§ Exercise prompt: The answer should be the records below, word for word, with every image left out.

(Captioned web images)
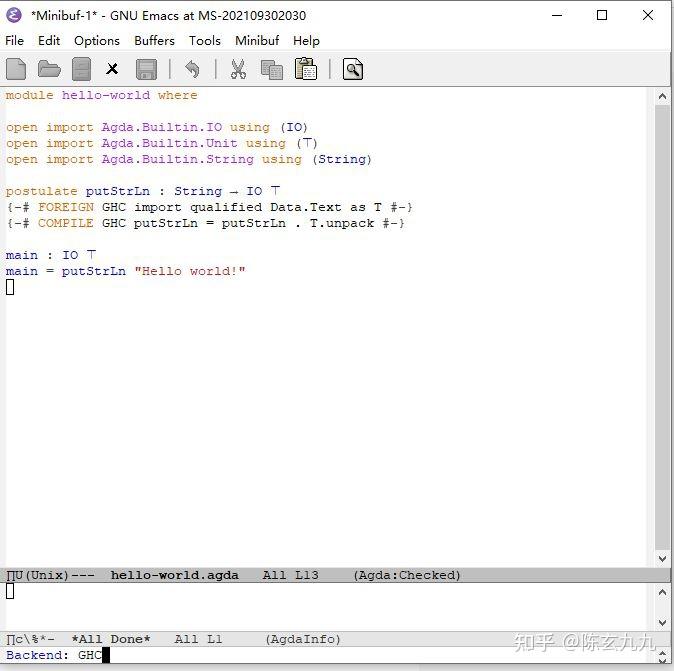 在Windows下安装agda and agda-stdlib - 知乎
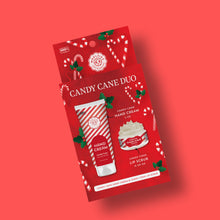 Load image into Gallery viewer, Candy Cane Duo -  Hand Cream &amp; Lip Scrub Duo – Holiday Set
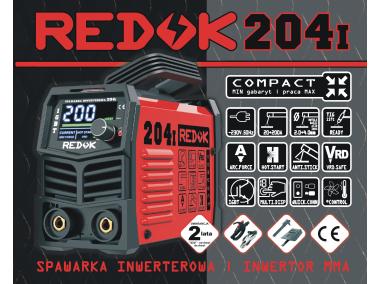 Zdjęcie: Spawarka inwerterowa 204i - MMA/TIG lift REDOK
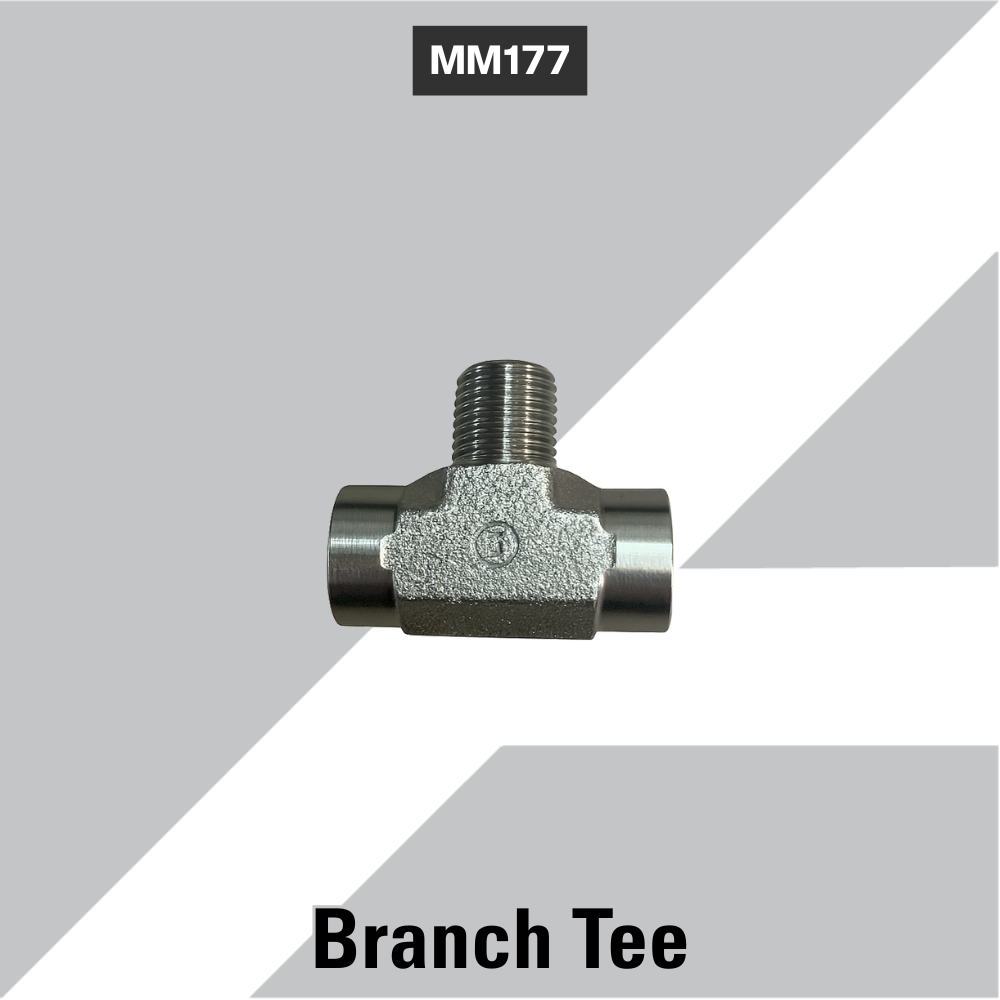 MM177 Branch Tee 1/8 in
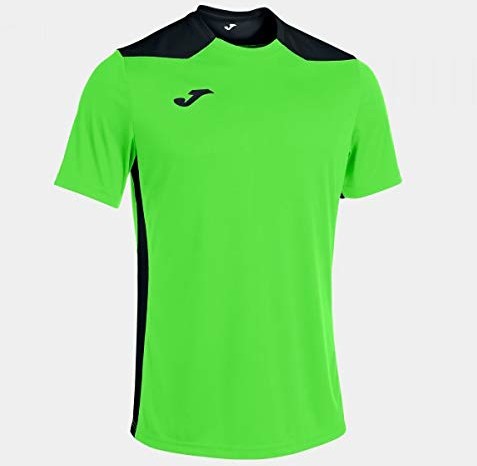 Joma Męska koszulka Championship Vi Neonowo-zielony czarny 4XS 101822021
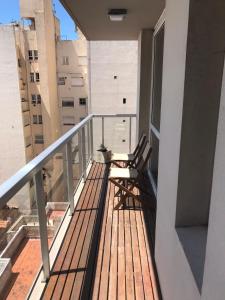457 Gascon tesisinde bir balkon veya teras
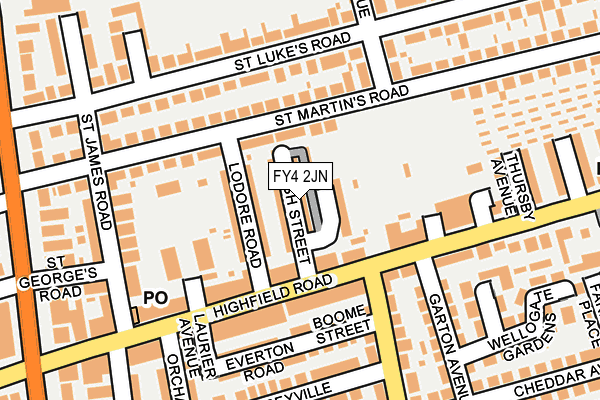 FY4 2JN map - OS OpenMap – Local (Ordnance Survey)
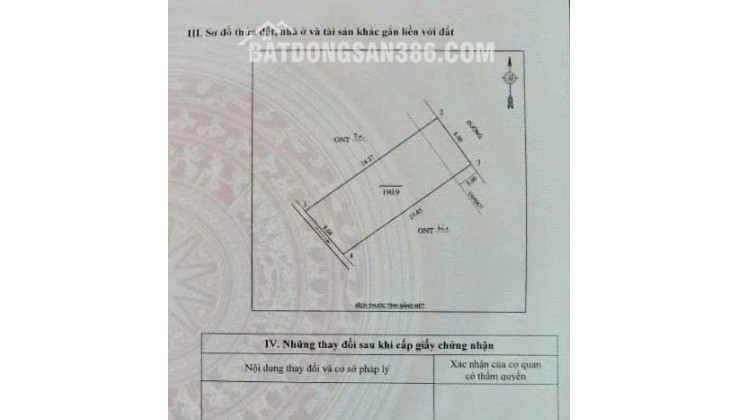 Bán 191m2 đất Đẹp Mặt đường 24m ( Đông Du ) - Hưng Lộc - P. Vinh Lộc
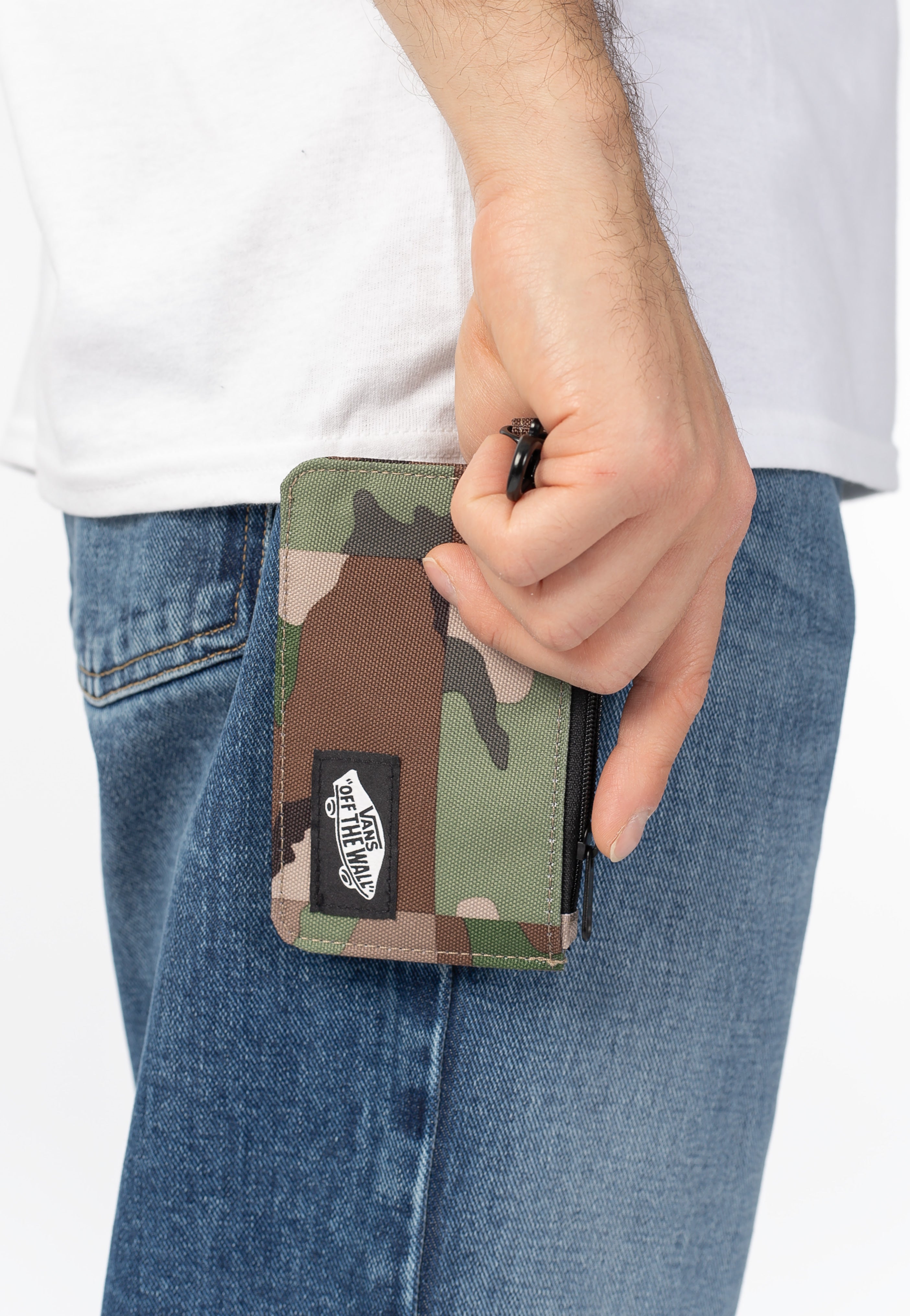 Vans - Off The Wall Zip Aluminum - Wallet | Neutral-Image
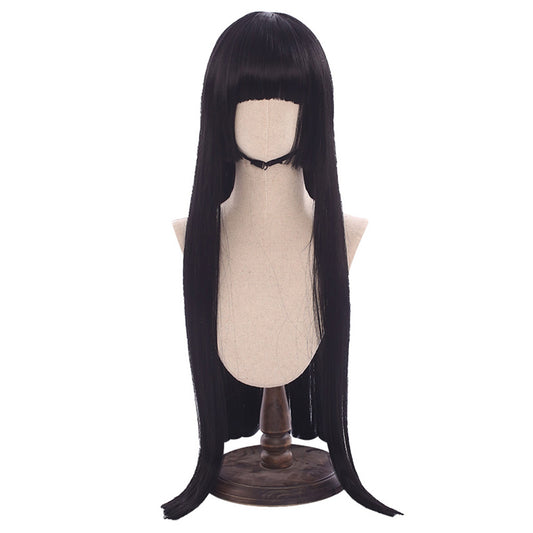 Jibaku Shounen Hanako-kun Hanako Yugi Amane JK Parrucca Cosplay lunga nera femminile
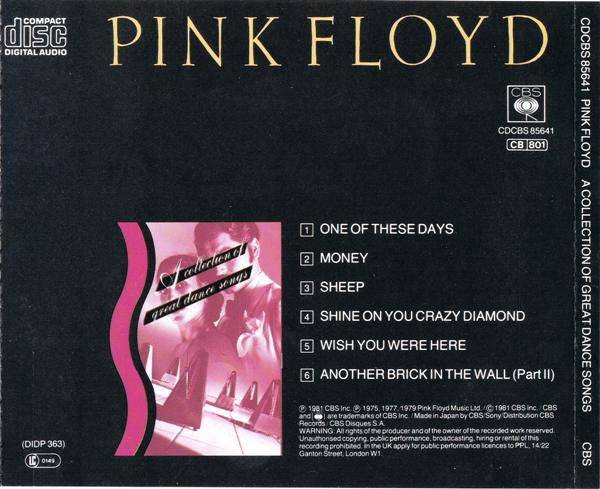 Pink Floyd : A Collection Of Great Dance Songs (CD, Comp, RE)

§ Result below:
 在Windows下安装agda and agda-stdlib - 知乎
 Load image into Gallery viewer, Candy Cane Duo -  Hand Cream &amp; Lip Scrub Duo – Holiday Set
 Zdjęcie: Spawarka inwerterowa 204i - MMA/TIG lift REDOK
 MM177 Branch Tee 1/8 in
 Joma Męska koszulka Championship Vi Neonowo-zielony czarny 4XS 101822021
457 Gascon tesisinde bir balkon veya teras
 FY4 2JN map - OS OpenMap – Local (Ordnance Survey)
 Bán 191m2 đất Đẹp Mặt đường 24m ( Đông Du ) - Hưng Lộc - P. Vinh Lộc
 Vans - Off The Wall Zip Aluminum - Wallet | Neutral-Image
 Jibaku Shounen Hanako-kun Hanako Yugi Amane JK Parrucca Cosplay lunga nera femminile
 Pink Floyd : A Collection Of Great Dance Songs (CD, Comp, RE)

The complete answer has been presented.